Three Tips on Finding Career Clarity

Scott: What are your best tips on gaining career clarity?

  1. Quickly try to understand which aspect of the roles you take on suited you. Try different things while in school, but look out for what doesn’t work well with your skill sets. Strengthen what you’re good at and be hyper-aware of areas that need improvement. 
  2. Finding out what you like and don’t like is essential to build your career based on your strengths. How? Keep a running list of daily things that challenge you and things that don’t motivate you and positive and constructive feedback.
  3. Look out for what Josh calls “clickable skills.” If you’re slightly interested in the leadership route, take in different roles to learn to identify solutions from various viewpoints. Then, learn how to apply these transferable skills to your next position. 

Three Tips on Managing a Team 

Scott: What recommendations do you have for managers on leading and motivating teams to be as high-performing as possible?

  1. Set clear expectations. Be clear about the end goal and set an expectation around the outcome and process to get there. People can’t read minds, so communicate as clearly as possible. How? Try setting up Objectives and Key Results (OKRs).
  2. Give your team autonomy. Ensure each team member knows where their work needs to get to in terms of the quality of the work and your expected outcomes. Help them understand how they can get there.
  3. Take a situational management or leadership approach to manage your team. Ask each team member how they prefer to work. Your role is to ensure they perform at their best instead of being too rigid on how you think they need to work.

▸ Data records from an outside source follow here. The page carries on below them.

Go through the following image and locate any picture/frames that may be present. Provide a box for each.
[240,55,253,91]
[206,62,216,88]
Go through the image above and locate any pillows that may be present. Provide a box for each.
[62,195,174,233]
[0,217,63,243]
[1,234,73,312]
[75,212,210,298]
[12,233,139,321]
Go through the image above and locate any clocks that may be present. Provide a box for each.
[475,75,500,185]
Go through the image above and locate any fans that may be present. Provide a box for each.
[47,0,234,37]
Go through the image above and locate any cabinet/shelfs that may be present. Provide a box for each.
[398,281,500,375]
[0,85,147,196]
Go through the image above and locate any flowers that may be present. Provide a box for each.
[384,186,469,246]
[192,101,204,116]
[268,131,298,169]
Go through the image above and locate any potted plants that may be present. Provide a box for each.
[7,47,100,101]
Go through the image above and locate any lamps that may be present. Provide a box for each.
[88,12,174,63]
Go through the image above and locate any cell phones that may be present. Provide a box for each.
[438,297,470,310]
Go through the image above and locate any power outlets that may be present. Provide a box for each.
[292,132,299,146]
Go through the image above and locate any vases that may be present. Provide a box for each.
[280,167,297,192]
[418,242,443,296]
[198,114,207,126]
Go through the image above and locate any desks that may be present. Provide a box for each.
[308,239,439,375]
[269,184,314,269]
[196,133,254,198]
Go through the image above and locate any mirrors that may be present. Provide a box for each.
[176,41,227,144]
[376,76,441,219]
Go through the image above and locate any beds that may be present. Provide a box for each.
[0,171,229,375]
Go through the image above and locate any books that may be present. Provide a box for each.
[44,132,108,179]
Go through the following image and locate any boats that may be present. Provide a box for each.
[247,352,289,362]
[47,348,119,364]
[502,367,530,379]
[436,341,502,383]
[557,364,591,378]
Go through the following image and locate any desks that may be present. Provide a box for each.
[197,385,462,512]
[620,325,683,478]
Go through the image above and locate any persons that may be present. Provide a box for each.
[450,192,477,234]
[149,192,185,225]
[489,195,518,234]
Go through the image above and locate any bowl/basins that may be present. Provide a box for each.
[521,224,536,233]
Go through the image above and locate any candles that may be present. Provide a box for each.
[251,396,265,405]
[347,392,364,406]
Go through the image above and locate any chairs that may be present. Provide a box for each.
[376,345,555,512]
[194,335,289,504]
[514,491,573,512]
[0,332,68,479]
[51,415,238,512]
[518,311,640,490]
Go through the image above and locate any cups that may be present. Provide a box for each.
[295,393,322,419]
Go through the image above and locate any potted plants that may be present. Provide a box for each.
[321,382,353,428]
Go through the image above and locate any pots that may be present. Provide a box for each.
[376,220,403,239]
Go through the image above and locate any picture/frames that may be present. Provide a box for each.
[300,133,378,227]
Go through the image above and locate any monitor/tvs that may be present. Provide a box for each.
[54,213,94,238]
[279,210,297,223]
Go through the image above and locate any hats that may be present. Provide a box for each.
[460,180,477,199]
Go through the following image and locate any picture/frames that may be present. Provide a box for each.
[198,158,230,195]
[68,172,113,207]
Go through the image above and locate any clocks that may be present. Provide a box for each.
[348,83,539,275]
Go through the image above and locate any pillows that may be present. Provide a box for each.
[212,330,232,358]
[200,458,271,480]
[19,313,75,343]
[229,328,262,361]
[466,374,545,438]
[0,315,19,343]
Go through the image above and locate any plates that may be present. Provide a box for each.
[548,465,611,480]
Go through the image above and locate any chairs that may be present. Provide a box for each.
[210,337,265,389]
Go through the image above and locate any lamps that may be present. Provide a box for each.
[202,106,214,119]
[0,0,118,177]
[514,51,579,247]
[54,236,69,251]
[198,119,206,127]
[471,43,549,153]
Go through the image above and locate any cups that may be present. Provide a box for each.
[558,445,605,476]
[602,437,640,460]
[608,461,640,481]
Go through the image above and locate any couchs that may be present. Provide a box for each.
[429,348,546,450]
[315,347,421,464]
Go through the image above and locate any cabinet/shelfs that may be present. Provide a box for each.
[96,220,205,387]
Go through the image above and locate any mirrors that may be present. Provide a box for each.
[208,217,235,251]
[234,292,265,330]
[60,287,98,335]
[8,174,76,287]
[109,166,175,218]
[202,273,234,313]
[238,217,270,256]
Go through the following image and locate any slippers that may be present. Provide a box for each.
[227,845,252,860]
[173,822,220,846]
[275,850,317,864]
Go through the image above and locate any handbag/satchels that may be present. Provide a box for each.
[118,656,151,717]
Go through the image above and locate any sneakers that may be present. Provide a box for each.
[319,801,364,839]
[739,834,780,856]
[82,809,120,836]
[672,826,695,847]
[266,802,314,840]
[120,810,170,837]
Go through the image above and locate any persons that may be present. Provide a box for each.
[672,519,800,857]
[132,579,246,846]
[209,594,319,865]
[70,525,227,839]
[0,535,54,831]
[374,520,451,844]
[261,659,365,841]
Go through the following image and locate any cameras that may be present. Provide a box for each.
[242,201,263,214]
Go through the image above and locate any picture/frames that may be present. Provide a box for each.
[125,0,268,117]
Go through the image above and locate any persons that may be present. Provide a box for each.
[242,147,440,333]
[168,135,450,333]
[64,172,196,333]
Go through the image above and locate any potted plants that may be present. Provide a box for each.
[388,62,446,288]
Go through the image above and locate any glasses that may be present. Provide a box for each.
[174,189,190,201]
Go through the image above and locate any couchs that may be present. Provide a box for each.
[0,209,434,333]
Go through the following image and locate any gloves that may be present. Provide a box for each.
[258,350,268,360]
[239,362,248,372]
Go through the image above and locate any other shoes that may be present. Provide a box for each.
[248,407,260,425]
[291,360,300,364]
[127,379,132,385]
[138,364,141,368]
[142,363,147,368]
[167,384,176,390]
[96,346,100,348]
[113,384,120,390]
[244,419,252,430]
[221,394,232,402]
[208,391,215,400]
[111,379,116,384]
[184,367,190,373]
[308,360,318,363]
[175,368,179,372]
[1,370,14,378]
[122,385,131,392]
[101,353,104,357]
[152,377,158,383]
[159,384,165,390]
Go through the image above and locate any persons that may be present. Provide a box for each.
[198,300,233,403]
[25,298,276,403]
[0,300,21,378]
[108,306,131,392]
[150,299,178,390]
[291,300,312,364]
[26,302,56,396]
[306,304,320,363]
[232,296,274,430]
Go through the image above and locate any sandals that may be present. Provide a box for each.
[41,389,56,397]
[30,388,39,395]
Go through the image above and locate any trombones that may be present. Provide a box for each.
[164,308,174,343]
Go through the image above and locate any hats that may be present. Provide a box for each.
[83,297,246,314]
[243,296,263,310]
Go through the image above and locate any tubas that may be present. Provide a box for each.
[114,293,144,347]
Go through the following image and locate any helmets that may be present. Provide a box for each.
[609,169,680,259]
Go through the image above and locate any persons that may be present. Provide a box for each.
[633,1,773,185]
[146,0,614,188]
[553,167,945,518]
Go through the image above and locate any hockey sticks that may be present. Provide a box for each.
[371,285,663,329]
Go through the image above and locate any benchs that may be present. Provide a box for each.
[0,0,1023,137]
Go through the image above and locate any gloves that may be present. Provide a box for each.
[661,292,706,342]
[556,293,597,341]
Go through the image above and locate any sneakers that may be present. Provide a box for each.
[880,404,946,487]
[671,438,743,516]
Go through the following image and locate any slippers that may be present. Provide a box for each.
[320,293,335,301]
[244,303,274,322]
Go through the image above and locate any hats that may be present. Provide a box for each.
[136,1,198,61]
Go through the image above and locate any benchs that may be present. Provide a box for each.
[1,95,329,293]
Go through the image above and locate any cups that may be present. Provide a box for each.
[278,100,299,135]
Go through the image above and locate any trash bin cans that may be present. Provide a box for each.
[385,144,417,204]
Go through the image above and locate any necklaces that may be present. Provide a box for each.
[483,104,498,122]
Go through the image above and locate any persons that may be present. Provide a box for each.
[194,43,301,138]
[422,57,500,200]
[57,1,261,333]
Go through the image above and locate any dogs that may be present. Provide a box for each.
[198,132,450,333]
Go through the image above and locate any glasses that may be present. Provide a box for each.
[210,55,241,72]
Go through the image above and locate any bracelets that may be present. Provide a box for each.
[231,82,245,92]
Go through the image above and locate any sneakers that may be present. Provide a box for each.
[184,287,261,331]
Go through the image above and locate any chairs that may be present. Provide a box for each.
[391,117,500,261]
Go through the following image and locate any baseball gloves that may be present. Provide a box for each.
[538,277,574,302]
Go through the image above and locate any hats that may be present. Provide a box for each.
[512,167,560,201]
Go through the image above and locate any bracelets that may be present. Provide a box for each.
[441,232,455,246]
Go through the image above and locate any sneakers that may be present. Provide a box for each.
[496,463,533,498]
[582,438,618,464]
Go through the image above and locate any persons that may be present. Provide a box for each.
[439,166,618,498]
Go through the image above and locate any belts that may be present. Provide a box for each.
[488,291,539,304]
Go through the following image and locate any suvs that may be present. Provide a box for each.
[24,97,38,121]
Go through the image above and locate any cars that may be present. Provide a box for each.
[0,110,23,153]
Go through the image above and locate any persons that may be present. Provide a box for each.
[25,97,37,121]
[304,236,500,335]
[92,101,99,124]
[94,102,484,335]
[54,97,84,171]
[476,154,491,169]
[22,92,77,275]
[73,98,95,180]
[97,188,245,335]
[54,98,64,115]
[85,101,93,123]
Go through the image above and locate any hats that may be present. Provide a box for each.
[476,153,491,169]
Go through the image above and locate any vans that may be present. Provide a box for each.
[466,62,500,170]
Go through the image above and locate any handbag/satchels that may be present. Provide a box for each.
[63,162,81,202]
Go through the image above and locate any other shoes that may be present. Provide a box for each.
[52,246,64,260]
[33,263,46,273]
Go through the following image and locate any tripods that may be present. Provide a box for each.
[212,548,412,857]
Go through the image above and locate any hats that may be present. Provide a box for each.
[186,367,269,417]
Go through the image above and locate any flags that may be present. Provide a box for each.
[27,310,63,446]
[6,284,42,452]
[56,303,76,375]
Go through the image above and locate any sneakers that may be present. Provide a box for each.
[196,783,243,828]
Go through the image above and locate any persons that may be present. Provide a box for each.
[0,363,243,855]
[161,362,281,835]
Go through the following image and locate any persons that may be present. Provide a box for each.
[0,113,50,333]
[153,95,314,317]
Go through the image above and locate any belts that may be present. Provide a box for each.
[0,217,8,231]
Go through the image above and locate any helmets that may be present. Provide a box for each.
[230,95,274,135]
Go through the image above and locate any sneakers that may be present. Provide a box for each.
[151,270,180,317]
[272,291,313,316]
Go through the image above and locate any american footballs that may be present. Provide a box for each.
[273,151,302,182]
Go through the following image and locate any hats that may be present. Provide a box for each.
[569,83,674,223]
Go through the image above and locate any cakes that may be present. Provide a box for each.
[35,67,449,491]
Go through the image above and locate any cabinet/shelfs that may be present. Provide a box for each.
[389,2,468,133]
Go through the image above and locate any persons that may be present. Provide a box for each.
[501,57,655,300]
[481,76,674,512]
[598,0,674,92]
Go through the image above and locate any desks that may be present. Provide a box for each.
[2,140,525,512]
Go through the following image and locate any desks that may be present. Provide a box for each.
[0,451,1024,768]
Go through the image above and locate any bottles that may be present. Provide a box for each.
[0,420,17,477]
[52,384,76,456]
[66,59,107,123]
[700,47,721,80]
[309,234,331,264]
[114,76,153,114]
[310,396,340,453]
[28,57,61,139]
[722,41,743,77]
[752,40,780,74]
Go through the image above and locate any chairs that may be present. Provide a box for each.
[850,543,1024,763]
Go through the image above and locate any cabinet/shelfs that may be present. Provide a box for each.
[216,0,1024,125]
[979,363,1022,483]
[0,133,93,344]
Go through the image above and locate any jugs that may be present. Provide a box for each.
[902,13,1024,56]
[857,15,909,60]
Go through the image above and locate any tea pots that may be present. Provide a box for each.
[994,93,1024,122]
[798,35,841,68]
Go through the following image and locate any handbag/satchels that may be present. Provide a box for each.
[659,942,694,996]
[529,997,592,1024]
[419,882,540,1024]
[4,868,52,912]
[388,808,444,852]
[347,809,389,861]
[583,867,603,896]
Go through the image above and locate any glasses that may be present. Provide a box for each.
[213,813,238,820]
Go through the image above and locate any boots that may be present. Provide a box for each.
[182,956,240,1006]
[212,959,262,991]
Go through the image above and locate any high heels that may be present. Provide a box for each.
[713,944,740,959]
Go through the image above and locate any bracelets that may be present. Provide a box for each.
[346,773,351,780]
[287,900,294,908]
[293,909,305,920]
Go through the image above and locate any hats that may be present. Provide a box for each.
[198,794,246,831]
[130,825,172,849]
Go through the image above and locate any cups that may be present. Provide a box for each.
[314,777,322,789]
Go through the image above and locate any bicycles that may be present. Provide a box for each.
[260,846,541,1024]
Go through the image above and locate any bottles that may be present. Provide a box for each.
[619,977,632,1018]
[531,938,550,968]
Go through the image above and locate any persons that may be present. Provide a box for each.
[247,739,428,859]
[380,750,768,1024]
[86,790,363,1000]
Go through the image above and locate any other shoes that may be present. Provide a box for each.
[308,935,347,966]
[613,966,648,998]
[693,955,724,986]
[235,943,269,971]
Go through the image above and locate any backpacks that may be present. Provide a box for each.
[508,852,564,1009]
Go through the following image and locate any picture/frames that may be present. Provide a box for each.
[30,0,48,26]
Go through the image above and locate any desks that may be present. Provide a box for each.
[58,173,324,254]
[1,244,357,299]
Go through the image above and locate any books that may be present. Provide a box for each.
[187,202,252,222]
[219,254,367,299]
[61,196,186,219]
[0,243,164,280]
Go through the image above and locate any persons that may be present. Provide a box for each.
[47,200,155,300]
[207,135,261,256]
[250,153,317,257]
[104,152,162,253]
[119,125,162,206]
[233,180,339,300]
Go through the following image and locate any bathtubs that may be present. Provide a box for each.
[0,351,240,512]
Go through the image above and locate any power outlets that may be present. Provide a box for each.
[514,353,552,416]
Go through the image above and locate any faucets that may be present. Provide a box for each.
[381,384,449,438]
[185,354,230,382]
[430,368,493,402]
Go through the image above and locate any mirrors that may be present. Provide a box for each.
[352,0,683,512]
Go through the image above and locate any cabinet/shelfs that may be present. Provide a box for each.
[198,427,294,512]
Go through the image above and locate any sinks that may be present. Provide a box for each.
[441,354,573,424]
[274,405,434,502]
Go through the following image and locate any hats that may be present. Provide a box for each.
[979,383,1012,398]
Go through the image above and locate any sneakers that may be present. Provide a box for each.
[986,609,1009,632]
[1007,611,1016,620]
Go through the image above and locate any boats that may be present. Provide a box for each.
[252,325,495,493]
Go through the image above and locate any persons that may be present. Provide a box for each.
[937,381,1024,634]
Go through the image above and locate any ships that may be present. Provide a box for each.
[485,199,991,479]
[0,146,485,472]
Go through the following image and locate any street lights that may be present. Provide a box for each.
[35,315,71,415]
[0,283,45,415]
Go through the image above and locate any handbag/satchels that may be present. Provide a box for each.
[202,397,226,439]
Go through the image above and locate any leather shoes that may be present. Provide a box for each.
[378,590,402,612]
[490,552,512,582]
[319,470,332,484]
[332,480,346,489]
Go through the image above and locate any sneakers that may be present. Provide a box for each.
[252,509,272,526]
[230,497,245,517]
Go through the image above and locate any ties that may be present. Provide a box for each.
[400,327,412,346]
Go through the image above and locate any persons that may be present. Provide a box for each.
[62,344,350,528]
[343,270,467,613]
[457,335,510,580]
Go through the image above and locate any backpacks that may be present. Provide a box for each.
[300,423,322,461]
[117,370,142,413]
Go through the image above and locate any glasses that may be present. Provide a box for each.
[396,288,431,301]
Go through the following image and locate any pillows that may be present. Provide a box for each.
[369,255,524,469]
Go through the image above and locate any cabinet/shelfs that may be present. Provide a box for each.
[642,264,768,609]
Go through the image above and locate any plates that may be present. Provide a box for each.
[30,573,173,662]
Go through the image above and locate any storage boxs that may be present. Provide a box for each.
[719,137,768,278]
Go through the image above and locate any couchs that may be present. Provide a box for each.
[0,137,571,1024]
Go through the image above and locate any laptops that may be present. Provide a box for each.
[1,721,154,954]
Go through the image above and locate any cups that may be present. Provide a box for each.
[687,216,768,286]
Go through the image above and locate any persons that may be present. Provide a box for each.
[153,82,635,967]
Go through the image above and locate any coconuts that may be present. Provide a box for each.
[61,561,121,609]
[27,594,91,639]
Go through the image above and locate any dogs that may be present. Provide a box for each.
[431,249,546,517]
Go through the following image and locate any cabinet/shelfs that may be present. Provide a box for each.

Three Tips on Stepping Into Mentorship 

Scott: You’ve referenced Todd Finch, Managing Partner at The Main Thing, and how he’s played an important role in your career as a mentor. What advice do you have for seeking out, finding, and developing mentorship-style relationships?

  1. Understand which area of your life or career you need mentorship. Once you know what you wish to mentorship on, demonstrate a genuine interest in having someone as a mentor. Then identify they are interested in mentoring you. How? Make an intentional mentorship request. 
  2. Commitment comes hand in hand with mentorship. It’s not going to work if there is interest but no capacity. The relationship should naturally evolve if it’s working, don’t force something that doesn’t fit. 
  3. Foster an honest relationship with your mentor and allow feedback to happen on both ends. Mentorship is a two-way street. Ask how you can also add value back to your mentor. What are ways you can help them?